Can you tell us about the emergency response that took place around the time of your incident?

I don’t remember any of it, though the ambulance was called, and I believe it was only then that the others realised the extent of my injuries, that it was my legs and buttocks that had been most severely burnt. The ambulance took me as a priority one to Fiona Stanley Hospital where I was looked after by the most incredible team of doctors, nurses, physio’s, occupational therapists and more. I remained in hospital for a total of about a month, with much more care being required in the months and years to come. 

How has it affected your life?

It’s hard to say really. I do believe that things such as this happen for a reason, that it has taught me to be a better person, to live my life and love my loves more fully than I have before, to appreciate everything I have rather than focus on the things I do not.

Though it’s been hard, of course it’s been hard. My kids still ask me if the scars are ever going to go away, am I ever going to look normal again. My son over the last year has been angry that I was burnt – that it (even if just on some occasions) stopped me from being able to do the things with him that I would have been able to do previously. The trauma of such an incident effects more people and in more ways than you can ever imagine possible. My family lived through this trauma and we survived, but the scars run deeper than the eye can see and even effect the children in ways that I will never fully know or understand. I think that’s the hardest part.

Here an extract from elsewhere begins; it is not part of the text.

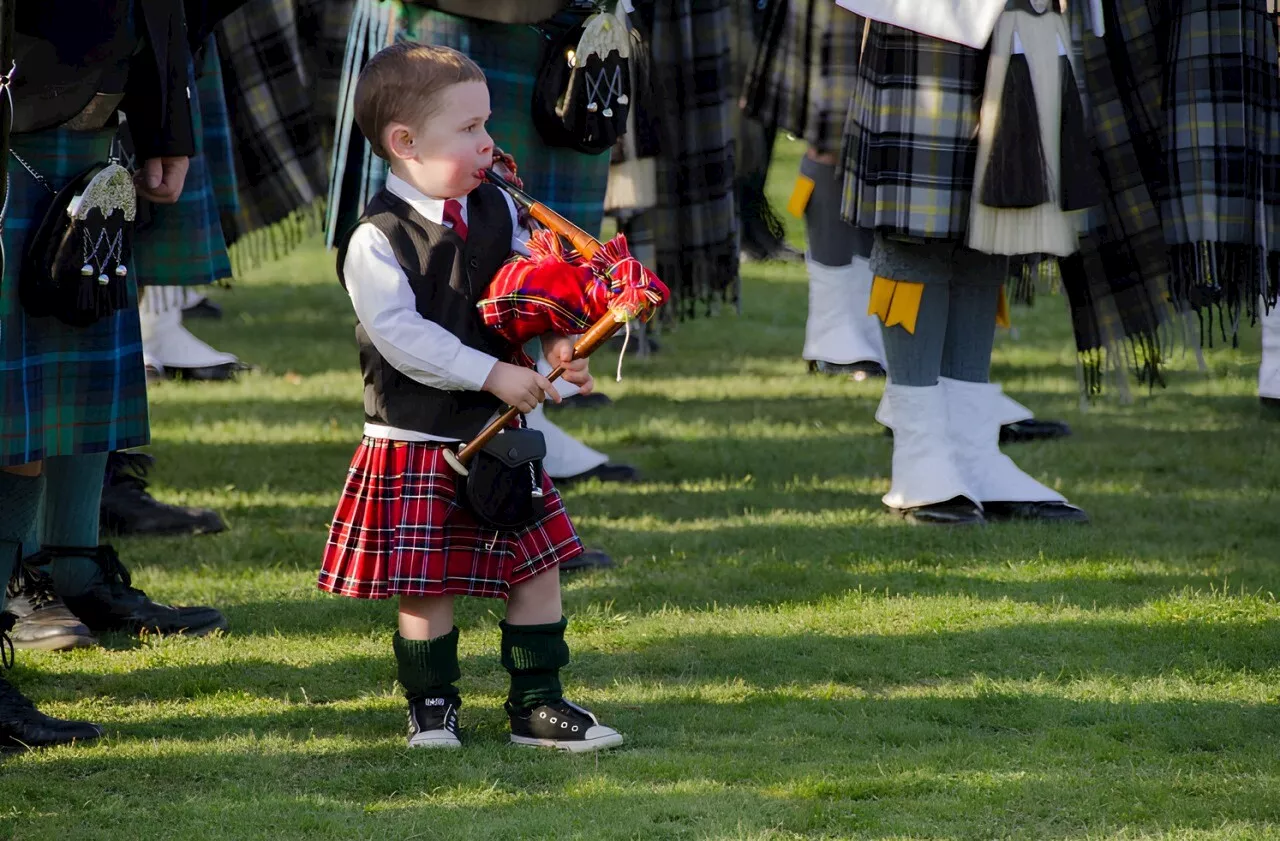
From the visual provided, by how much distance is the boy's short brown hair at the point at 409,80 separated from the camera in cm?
255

Do you have any advice for others about the important of fire safety?

I’ve never really been an overly cautious person, even with the kids we would let them jump in the pool at an early age, ‘sink or swim’ type theory. Of course we were watching them, but we’d encourage them to push their own limits and learn by themselves what those limitations were and we were like this with most things in life.

But now – fire is different. The treatment of burns in the most excruciating process you can imagine. As an adult you can rationalize it, you can understand that the nurses who scrub the wounds in the shower every day are doing it to look after you, to prevent infection and promote healing. Thinking of a child in that situation makes me feel sick to my stomach. Inflicting that torture (for really that is what it feels like) onto a child is just something that I couldn’t begin to imagine. While I still want my children to know their own limitations, safety around fire is something that can’t be taken lightly in my eyes. It’s so easy for, in the blink of an eye, a child to get too close to a flame, to fall over near a fire place, to rest their hand on a hot plate or something similar. It’s just not something that kids (or anyone) can fathom until it has happened to them.

Any final words?

While I was in the hospital one of the surgeons had mentioned that they were working towards making it mandatory for fire pits to have a fence around them – much like a pool must have a fence around it. It’s become the ‘in thing’ to have a fire pit in the home but there are no restrictions when it comes to safety of these things. Knowing how easily this happened to me, and how easily it could happen to anyone else, especially a child, I can only hope that such restrictions will be put in place.

From the team at ALCAN, thank you for reading this article and stay safe.